[RECORDED DATA — start]
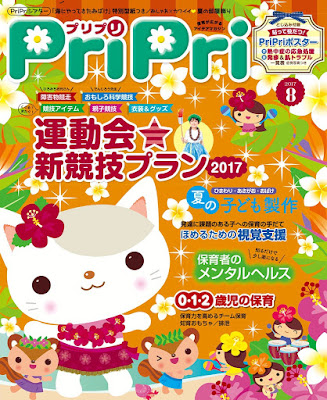 PriPri 2017年08月号 raw zip dl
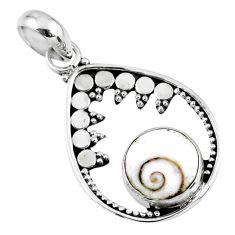 3.42cts natural white shiva eye 925 sterling silver pendant jewelry r57695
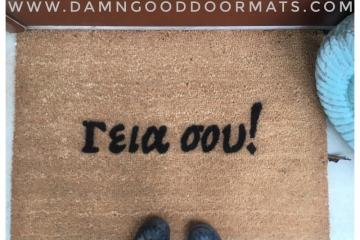 greek Γεια σας welcome doormat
[RECORDED DATA — finish]
HOW TO COMPLETE THIS TASK: Every line of the data above should be quoted exactly. Omit the pictures.

RESULT OF THE EXERCISE:
 PriPri 2017年08月号 raw zip dl
 3.42cts natural white shiva eye 925 sterling silver pendant jewelry r57695
 greek Γεια σας welcome doormat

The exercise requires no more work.